==== Passage shown ====
Oldest meteorite ever found: 4.6 BILLION-year-old space rock discovered in the Sahara could shed light on the early solar system

It’s the oldest meteorite ever found, dating back to nearly 4.6 billion years ago, at a time when Earth didn’t even exist.

Now space rock Erg Chech 002 is shedding new light on what our early system looked like — and the revelations aren’t what scientists expected.

A team of Australian researchers say their research casts doubt on the accuracy of how experts calculate the age of meteorites, suggesting some may not be as old as originally thought.

That’s because they found EC 002 contained more of the radioactive isotope Aluminum-26 (26Al) than other ancient achondrites, or stony meteorites, of a similar age.

This is important because it calls into question the theory that 26AI — thought to be a source of heat for the building blocks of planets — was evenly distributed throughout the early solar system.

Oldest meteorite ever found: Space rock Erg Chech 002 (pictured) sheds new light on what our early system looked like — and the revelations aren’t what scientists expected

The meteorite was discovered in 2020 in the Erg Chech region of the Sahara Desert in Algeria

WHAT ARE SOME OF THE OLDEST METEORITES EVER FOUND?

– Erg Chech 002: 4.566 billion years old

Found in the Erg Chech region of the Sahara in Algeria in 2020

– NWA 11119: 4.565 billion years old

Found in Mauritania in 2016

– Asuka 881394: 4.564 billion years old

Found in Antarctica in 1988

Experts estimate the age of meteorites based on the amount of 26AI present in them when they formed.

But if the isotope was unevenly distributed across the early solar system, as the new study suggests, it can’t be relied upon to give an accurate indication of how old a space rock is or what role it might have played in the formation of planets.
==== Data provided ====
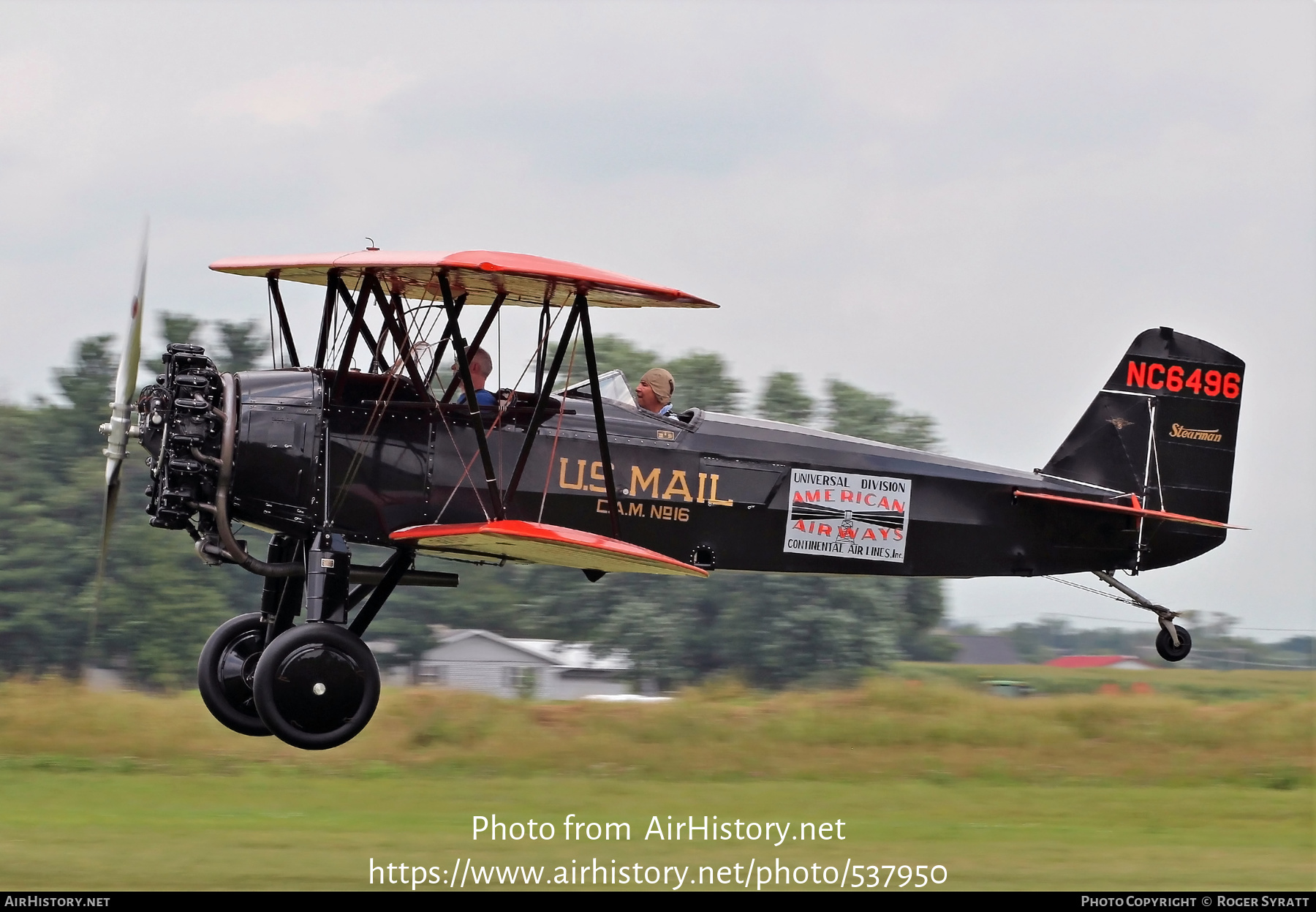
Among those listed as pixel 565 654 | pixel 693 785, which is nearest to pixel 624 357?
pixel 565 654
====
Please pick up the article on the Erg Chech 002 meteorite after its last sentence and carry it on. The listing is separate material, apart from the meteorite article.

• **Solved problem**
That contradicts previous research that suggested 26AI was evenly distributed leading up to the formation of planets like Earth.

We know that our solar system was formed about 4.5 billion years ago from a collapsing cloud of interstellar gas and dust, which was likely part of a much larger nebula.

Scientists think its collapse may have been triggered by the shock wave from a nearby supernova, or exploding star, which in turn led to the creation of a solar nebula — a spinning, swirling disk of material from which the solar system formed.

26AI was then vital in the process that led to what we walk on Earth today, as it provides enough heat through radioactive decay to produce planetary bodies with layered interiors like ours.

It also helps dry out early planetesimals, creating water-poor, rocky planets.

Because of its very short half-life of about 770,000 years, scientists believe that 26AI must have formed shortly before the condensation of the first solid matter in our solar system or mixed with the surrounding planet-forming disc of the young sun.

Its existence in EC 002 therefore offers an opportunity to further investigate the initial distribution of the isotope before the formation of the Earth.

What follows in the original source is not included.